=== Begin Enclosure ===
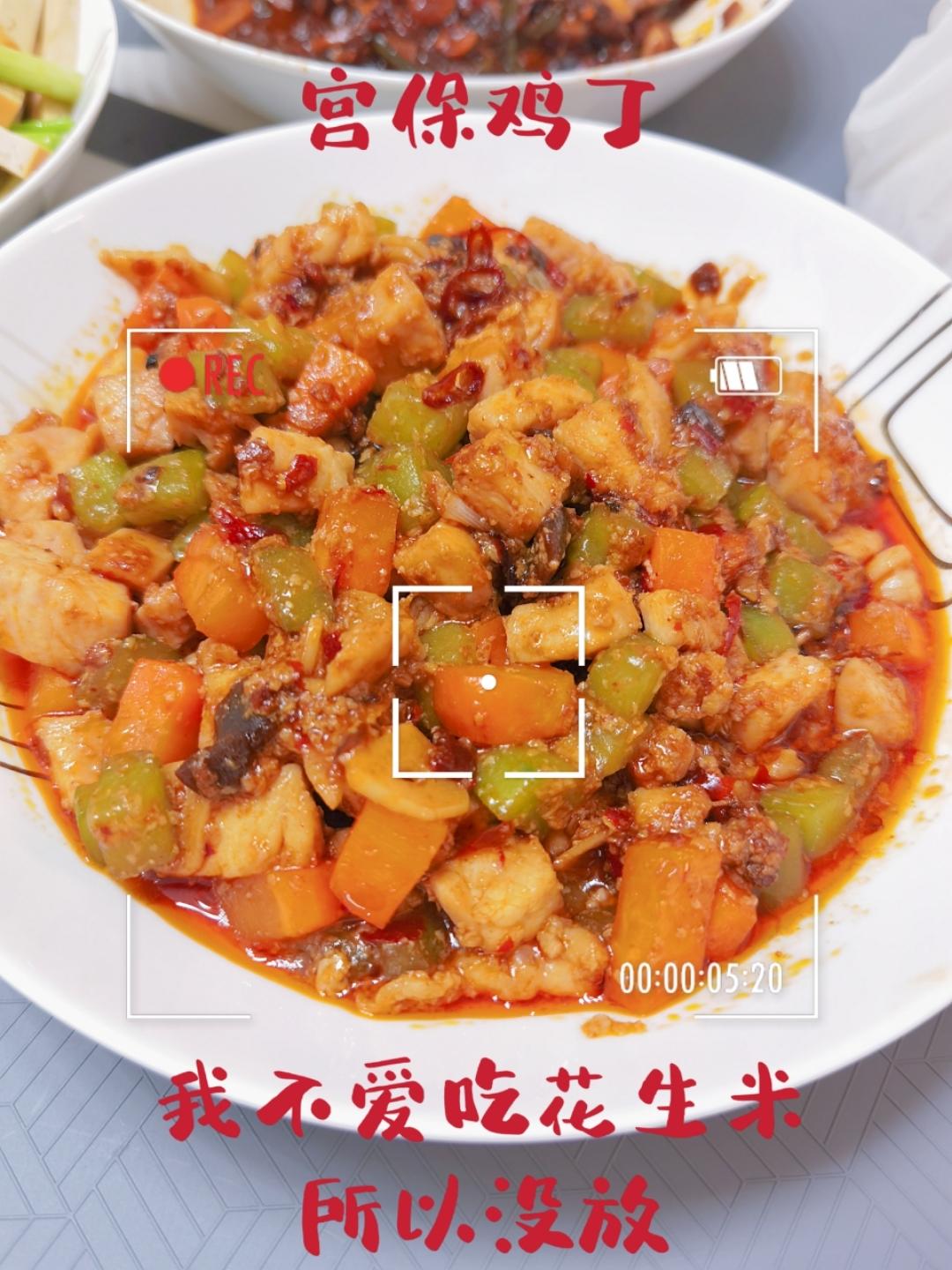 宫保鸡丁(家常版)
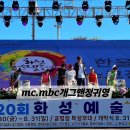 방아머리로 이미지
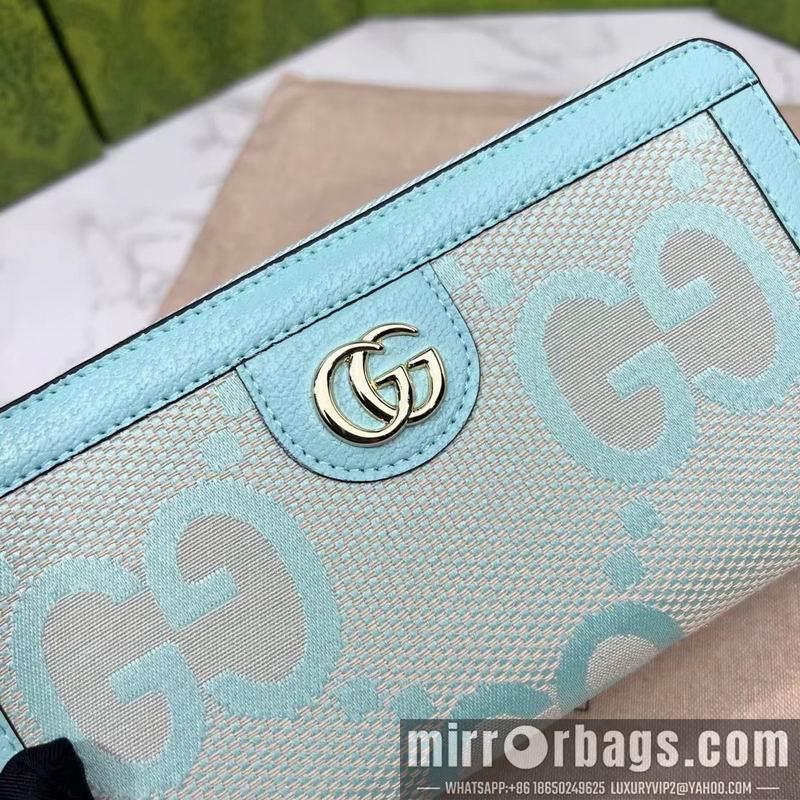 Replica Gucci Bags 1:1 GG 523154 19.5x11x3cm zy1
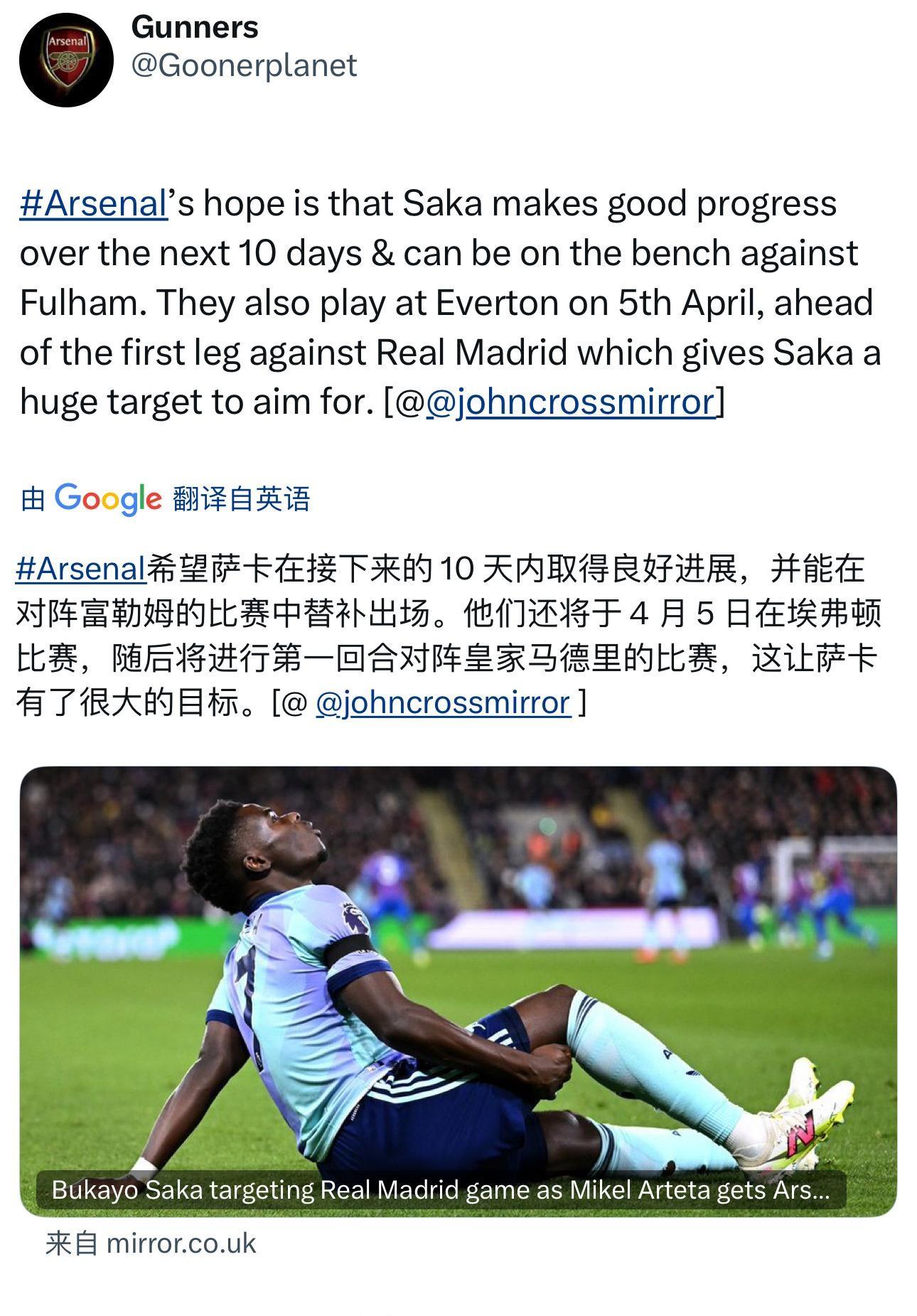 九游APP-阿森纳战绩不佳，球队需调整心态
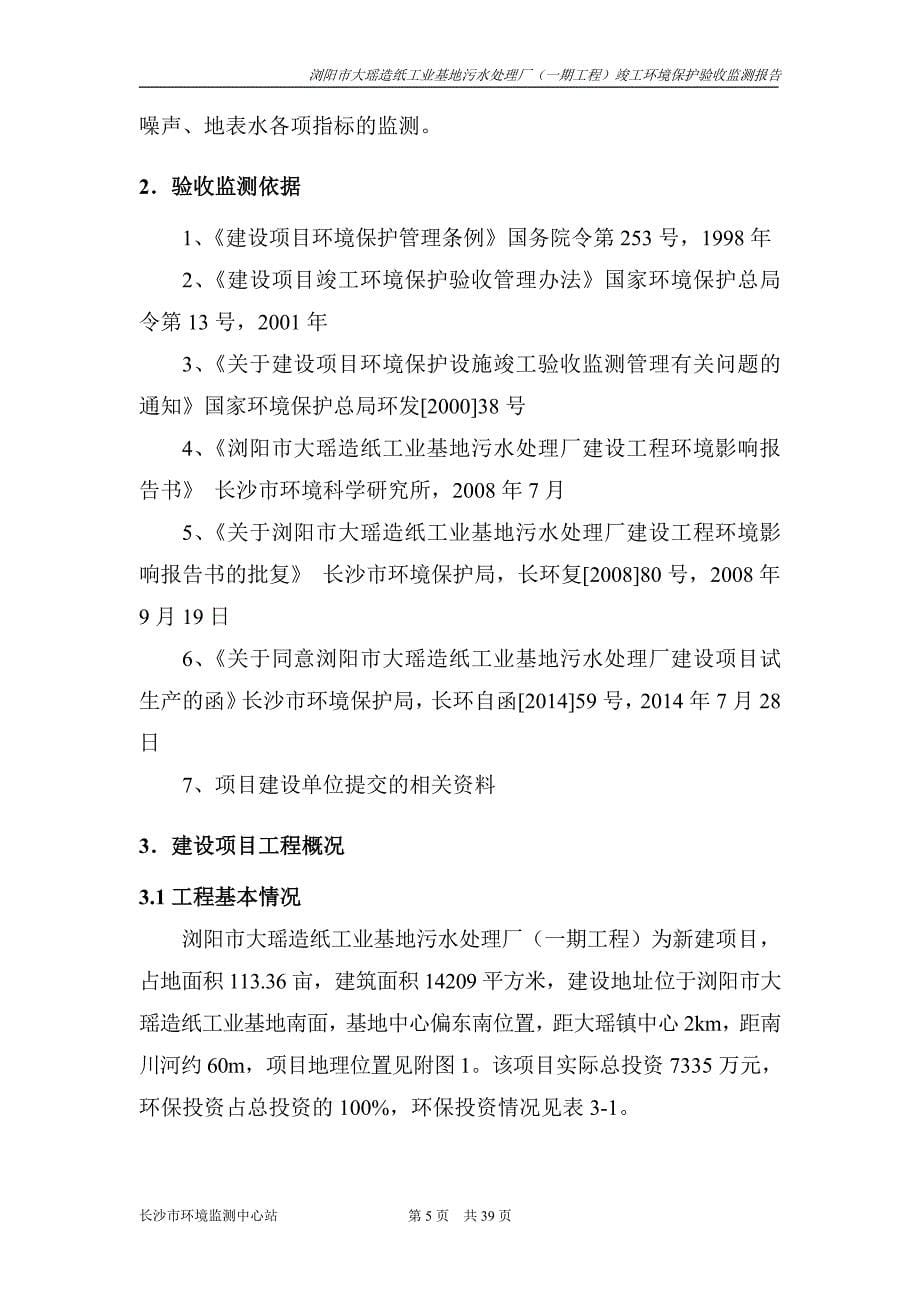 浏阳市大瑶造纸工业基地污水处理厂(一期工程)竣工环境保护验收监测报告表.doc_第5页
=== End Enclosure ===
Task goal: Could you output the full set of entries exactly, skipping every picture?

Problem solution:
 宫保鸡丁(家常版)
 방아머리로 이미지
 Replica Gucci Bags 1:1 GG 523154 19.5x11x3cm zy1
 九游APP-阿森纳战绩不佳，球队需调整心态
 浏阳市大瑶造纸工业基地污水处理厂(一期工程)竣工环境保护验收监测报告表.doc_第5页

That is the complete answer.